Set task 1 = List the titles of the novels and the book of short stories that the blog post about writing Aleks Sager's Daemon names. Leave out the capitalized phrase describing the romantic theme.
Set task 2 = Recast the records as a JSON list of strings with one string per line and no blank lines. Leave the pictures out of the answer.

Supplied passage =
[Begin]
Aleks Sager’s Daemon – how horrible to be haunted by one of your own characters…


Kiprensky_Pushkin
150px-Duel_of_Pushkin_and_d'Anthes_(19th_century)
For those who are interested (looks about encouragingly and sees one mouse listening) ‘Aleks Sager’s Daemon’ is with my writing partner, awaiting her comments, and she is something of a perfectionist, so I expect rewrites before it sees the light of day…

I’m at work on my next; ‘Ravensdale’ : this is a spoof of the romantic theme so beloved by romantic historical novelists, The Misjudged Heir, Disinherited, through the Machinations of a Wicked Cousin, Turns Brigand. This is a light comedy, and a return to the highwayman theme that was part of That Scoundrel Émile Dubois, and is set only a few years before. Ravensdale is even a distant relative of that rogue…

After the black comedy of ‘Aleks Sager’s Daemon’ and the fact that I had to kill off one of my three main male characters, I felt like a bit of light relief. This spoof, like the romantic novels it’s based on, naturally has a happy ending.

It was odd how I thought of the plot for Aleks Sager’s Daemon.

Synchronicities are always plaguing me; that is another story, but the point is that I began to think about a strange topic, namely, how horrible to be haunted by one of your characters whom you’ve treated badly (and all authors know full well that when it comes to characters, we don’t treat them the way we like to be treated ourselves or there wouldn’t be a story worth reading) . At the same time, I came across a book by a fellow Indie author, Haresh Daswani, called ‘Evolution of Insanity’ (yes, I know, highly appropriate!): one of the short stories in that was about a character who turns on his creator (a splendidly coarse and comic sequence, by the way)…

So, I began to think that I might add to the plot of Aleks Sager’s Daemon, which I already intended to be a story about a writer who is increasingly disturbed that his life seems to be turning into a weak semblance of the last couple of years of Alexandr Sergeevitch Pushkin, when he began to be overwhelmed by his financial problems and the wild, obsessive pursuit of his lovely wife Natalya by the handsome young officer of the guards d’Anthes.
[End]
Excerpts of spatial question data =
[Begin]
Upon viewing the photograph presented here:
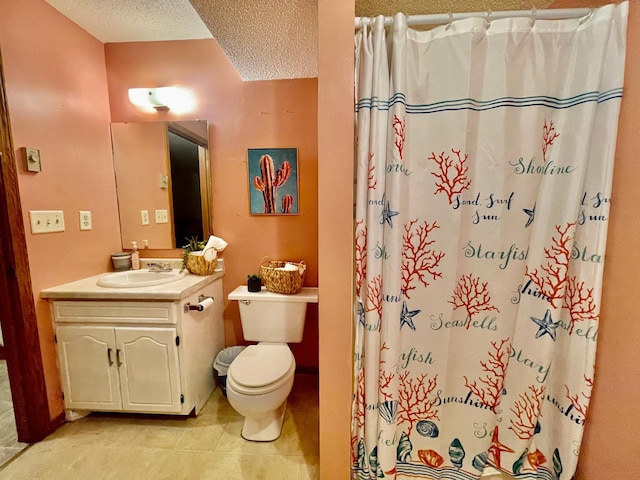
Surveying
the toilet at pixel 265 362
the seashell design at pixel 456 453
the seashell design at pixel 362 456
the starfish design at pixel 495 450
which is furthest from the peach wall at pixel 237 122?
the starfish design at pixel 495 450

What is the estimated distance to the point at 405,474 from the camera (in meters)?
1.18

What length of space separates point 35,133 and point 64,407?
→ 155 centimetres

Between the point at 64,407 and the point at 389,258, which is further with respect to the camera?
[End]
Full response 1 =
- Aleks Sager's Daemon
- Ravensdale
- That Scoundrel Émile Dubois
- Evolution of Insanity

Full response 2 =
[
  "Upon viewing the photograph presented here:",
  "Surveying",
  "the toilet at pixel 265 362",
  "the seashell design at pixel 456 453",
  "the seashell design at pixel 362 456",
  "the starfish design at pixel 495 450",
  "which is furthest from the peach wall at pixel 237 122?",
  "the starfish design at pixel 495 450",
  "What is the estimated distance to the point at 405,474 from the camera (in meters)?",
  "1.18",
  "What length of space separates point 35,133 and point 64,407?",
  "→ 155 centimetres",
  "Between the point at 64,407 and the point at 389,258, which is further with respect to the camera?"
]